— Start of Text excerpt —

In contrast, the oxidation of benzaldehyde, conducted under the same conditions as in entry 1, barely proceeded at all (entry 5). In the case of 1p, intramolecular cyclization of 1p-I proceeds smoothly to generate hemiacetal 1p-II, and the oxidation of 1p-II to phthalide 2p might be accelerated by the rapid isomerization of 1p-I to 1p-II. In contrast, the addition of H₂O to benzaldehyde was much slow in the absence of a base, which might result to the inefficient oxidation of benzaldehyde to benzoic acid. These results strongly suggest that the oxidation of aldehyde to carboxylic acid might proceed via the formation of hemiacetal 1p-II or geminal diols (generated from aldehydes and H₂O in the presence of the base) as key intermediates.

— End of Text excerpt —
— Start of Material —

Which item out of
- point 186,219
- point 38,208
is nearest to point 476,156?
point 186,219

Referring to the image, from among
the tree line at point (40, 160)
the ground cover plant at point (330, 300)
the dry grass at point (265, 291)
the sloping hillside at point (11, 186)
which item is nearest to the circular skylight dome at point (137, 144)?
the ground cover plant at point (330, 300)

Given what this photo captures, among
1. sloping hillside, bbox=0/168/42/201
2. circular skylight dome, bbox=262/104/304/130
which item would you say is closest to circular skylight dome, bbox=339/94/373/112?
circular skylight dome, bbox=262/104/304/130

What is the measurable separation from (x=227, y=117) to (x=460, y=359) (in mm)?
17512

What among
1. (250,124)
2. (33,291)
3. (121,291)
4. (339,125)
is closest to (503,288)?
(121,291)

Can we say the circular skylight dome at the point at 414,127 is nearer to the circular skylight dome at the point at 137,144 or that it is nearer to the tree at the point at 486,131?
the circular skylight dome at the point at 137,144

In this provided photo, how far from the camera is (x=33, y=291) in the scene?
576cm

— End of Material —
— Start of Material —

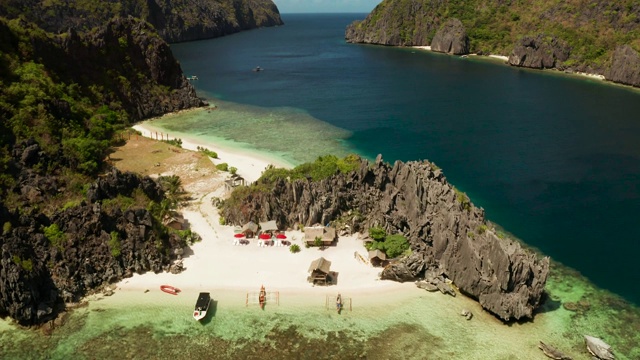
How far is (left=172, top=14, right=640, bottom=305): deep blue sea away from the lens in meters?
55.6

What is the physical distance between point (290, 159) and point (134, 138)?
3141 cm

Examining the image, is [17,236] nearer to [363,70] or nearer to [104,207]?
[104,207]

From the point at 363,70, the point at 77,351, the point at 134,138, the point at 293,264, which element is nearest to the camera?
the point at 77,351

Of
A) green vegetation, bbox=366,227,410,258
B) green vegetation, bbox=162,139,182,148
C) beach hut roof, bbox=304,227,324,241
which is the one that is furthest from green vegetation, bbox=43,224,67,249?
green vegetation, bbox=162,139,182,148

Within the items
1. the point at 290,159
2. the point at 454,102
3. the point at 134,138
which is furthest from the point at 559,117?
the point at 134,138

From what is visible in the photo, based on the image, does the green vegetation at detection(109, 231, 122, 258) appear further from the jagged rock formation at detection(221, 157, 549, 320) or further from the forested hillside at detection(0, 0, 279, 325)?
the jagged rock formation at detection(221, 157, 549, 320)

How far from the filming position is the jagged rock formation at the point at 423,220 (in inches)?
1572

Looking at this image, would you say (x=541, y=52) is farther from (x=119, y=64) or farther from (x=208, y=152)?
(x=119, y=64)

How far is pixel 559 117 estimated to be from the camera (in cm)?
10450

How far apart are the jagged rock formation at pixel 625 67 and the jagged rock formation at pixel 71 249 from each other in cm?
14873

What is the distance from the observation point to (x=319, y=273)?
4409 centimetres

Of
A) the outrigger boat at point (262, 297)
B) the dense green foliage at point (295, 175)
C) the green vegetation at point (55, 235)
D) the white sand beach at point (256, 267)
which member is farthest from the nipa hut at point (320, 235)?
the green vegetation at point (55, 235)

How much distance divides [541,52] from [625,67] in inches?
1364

— End of Material —

** Required actions **
**1)** In the text excerpt on aldehyde oxidation, what happened when benzaldehyde was oxidized under the same conditions as in entry 1?
**2)** Write the next part of the text on aldehyde oxidation, starting after its final sentence.

** Outputs **
**1)** The oxidation barely proceeded at all.

**2)**
Based on the results of entries 11–18 in Tables 2 and 5, possible reaction pathways were constructed (Scheme 2). Initially, alcohol A is oxidized by Au³⁺ (Au₂O₃) to generate aldehyde B, which reacts with OH^– in the aqueous NaOH solution to form geminal diol C. gem-Diol C is oxidized by Au³⁺, Ag⁺, and/or Cu²⁺ to produce the corresponding carboxylic acid D.¹⁹ The Au⁺ formed in situ is also oxidized to regenerate Au³⁺ in the presence of Ag/Cu catalysts under molecular oxygen. In this case, the Au³⁺ species can be regenerated by the Cu catalyst with O₂.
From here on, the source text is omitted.